階段状の斜面に緑があふれ、滝が流れる屋上庭園。そこにあるのはまぎれもない本物の山。1995(平成7)年、福岡の中心地・天神の旧県庁舎跡地に、巨大な屋上庭園を持つ多機能複合施設・アクロス福岡が誕生しました。一方からはシャープなオフィスビルに見え、反対側からは山に見えるという、ユニークな姿をした建物です。「都会で山を育てる」という壮大な計画は、18年を経た現在、どんな段階にきているのか……興味津々で取材に訪れてみました。 
都会の真ん中に突如現れる大きな山の正体は?

「けんざい」編集部



 ビルが立ち並ぶ、九州最大のオフィス街・福岡市の天神地区。鮮やかな芝生の緑が目にまぶしい天神中央公園を散策しながら北の方に目をやると、そこには山がありました。都会の真ん中にそびえる山……なんとも不思議な風景です。この山の正体は、大規模公民複合施設「アクロス福岡」の南側緑化面でした。

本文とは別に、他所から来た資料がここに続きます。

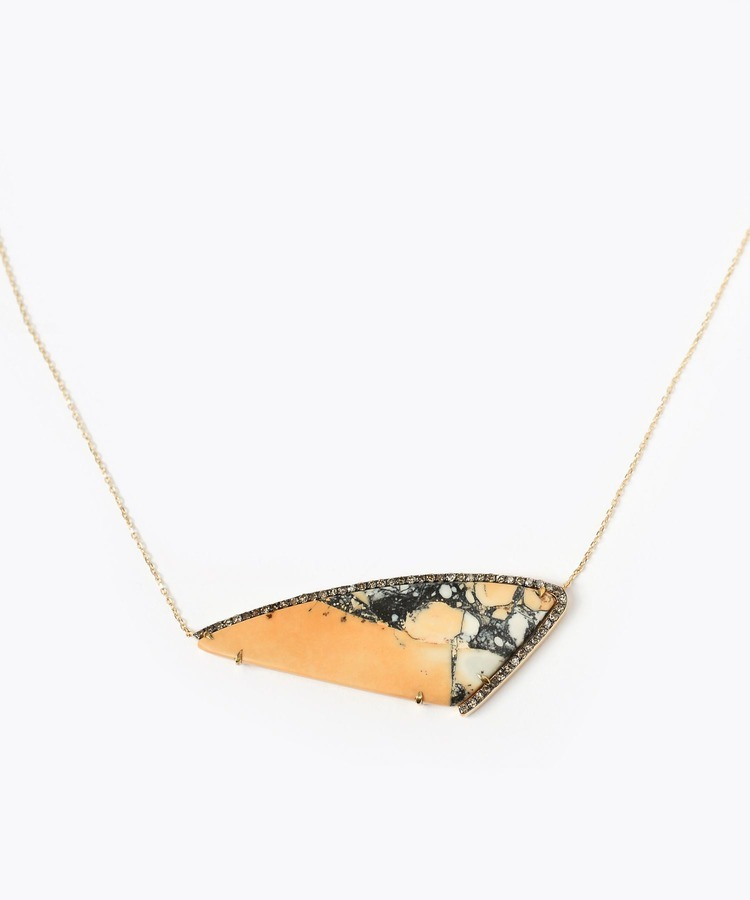 [elafonisi] marigano jasper paved with diamonds necklace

 アクロス福岡は、「国際・文化・情報」をコンセプトに、「アジアに向けて開かれた福岡の新しい都市施設」として1995(平成7)年に完成しました。地下4階・地上14階で、賃貸オフィス、店舗、コンサートホール、多機能ホールなどが入った公民複合施設です。

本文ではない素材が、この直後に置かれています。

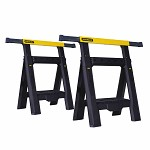 Stanley Adjustable Twin Pack Sawhorse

 自然の山を思わせる南側の外観とは対照的に、オフィスが大部分を占める北側の外観は、アルミカーテンウォールで仕上げた、極めて直線的な印象です。福岡市のメインストリート・明治通りの都会的な景観によくなじんでいます。このように、ビジネス街と都市アメニティゾーンという二つの正面性を持っていることも、アクロス福岡の大きな特徴です。

120種・5万本の植栽を擁する巨大屋上庭園

 今回の取材の最大目的は、南側の“山”にあります。斜面が階段状なので「ステップガーデン」という名前がついていますが、人々はこれを「アクロス山」と呼んで親しんでいます。同ビルを管理するエイ・エフ・ビル管理株式会社の総務部課長補佐・川野厚子さんが、山登りのガイドを、もといステップガーデンの案内をしてくださいました。

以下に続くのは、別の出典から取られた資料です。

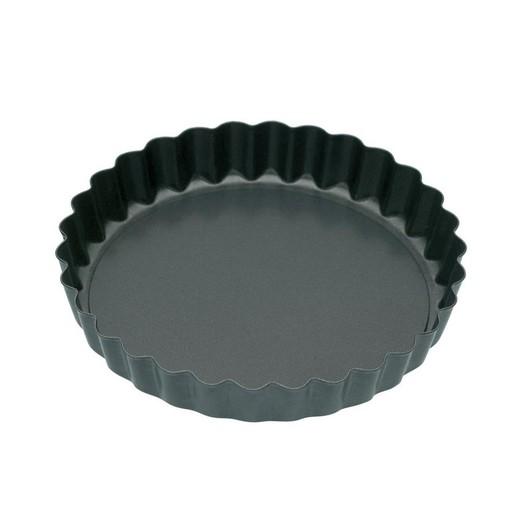 KC NS Формы для выпечки мини Тарталетки рифленые с антипригарным покрытием 10см 4 единицы  (арт. 421913)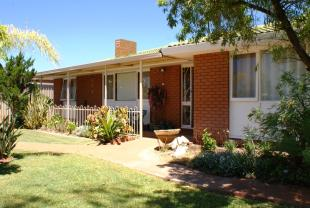 house for sale in WA, Spalding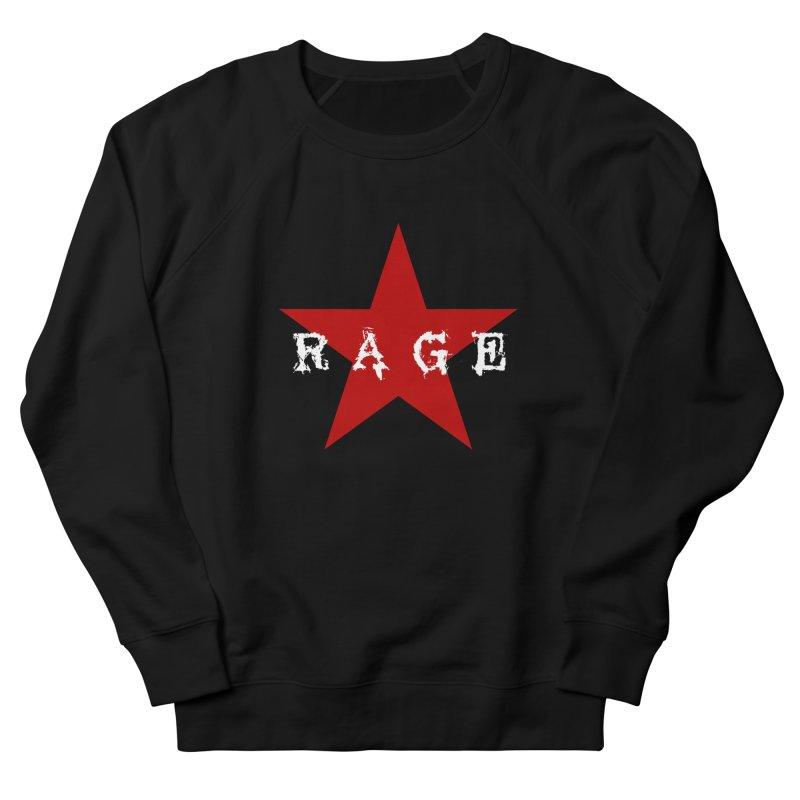 rage Men's Sweatshirt by Brimstone Designs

 「この大規模な屋上緑化の目的は、建物自体を天神中央公園と一体化し、訪れる人々に潤いと安らぎを与える都会のオアシスを創出することです」と川野さんは言います。植栽の刈り込み手法によって、実際に公園の緑が最上階まで連続しているように見えるから不思議です。ステップガーデンは誰でも無料で入ることができます。しかしビル側からではなく、南面の外側から階段で登っていく必要があるため、本当にちょっとした山登り気分です。

 2階から14階までの屋上緑化面積は5,400m2。植栽は約120種・5万本程度というから驚きです。「この山は成長しているんです。当初は76種・37,000本でしたが、徐々に補植したり、野鳥が運んだ種で樹種が増えたりして、今に至ります。最終的には300〜400種にするのが目標です」と川野さん。

 「自然の山の姿」を重視しているため、決して大バサミで刈るようなことはせず、小バサミで丁寧に手入れをします。薬は一切使っていないので、害虫なども全て手で捕獲。落ち葉や雑草なども取り除かず、できるだけ自然の山のような地面をつくり出しています。そのせいか、本物の山のにおいがして、まるで緑深い山道を歩いているような錯覚に陥ります。

 さらに感心したのが、排水・灌水システム。雨水は厚さ50cmの人工土壌に吸収・保水されますが、降水量が多いときは、余った雨水が少しずつ階下に落ち、地表面の植込みや池に流れます。これも自然の山の排水システムにならっているそうです。地下4階には600tの雨水を蓄える貯水槽があり、うち300tはビル内のトイレに、残り300tは植栽への散布に使われています。実際は人工土壌の保水力のおかげで、日常降る雨水だけで植栽の水をまかなうことができます。

 





直線的なファサードを持つモダンなビル

ステップガーデン側出入り口

高さ58.4mの吹き抜けを持つアトリウム






日射熱をさえぎり、周囲に涼をもたらす

 さて屋上緑化といえば、夏場の遮熱やヒートアイランド緩和の効果が気になるところ。川野さんは「アクロス福岡の周囲10mの気温を東西南北面で計測したデータでは、本来なら最も高温になる南面が、植栽の効果によって最も低温になっていました。サーモグラフィーでも、コンクリート面と植栽面では10℃近い差がはっきり見て取れます」と説明してくださいました。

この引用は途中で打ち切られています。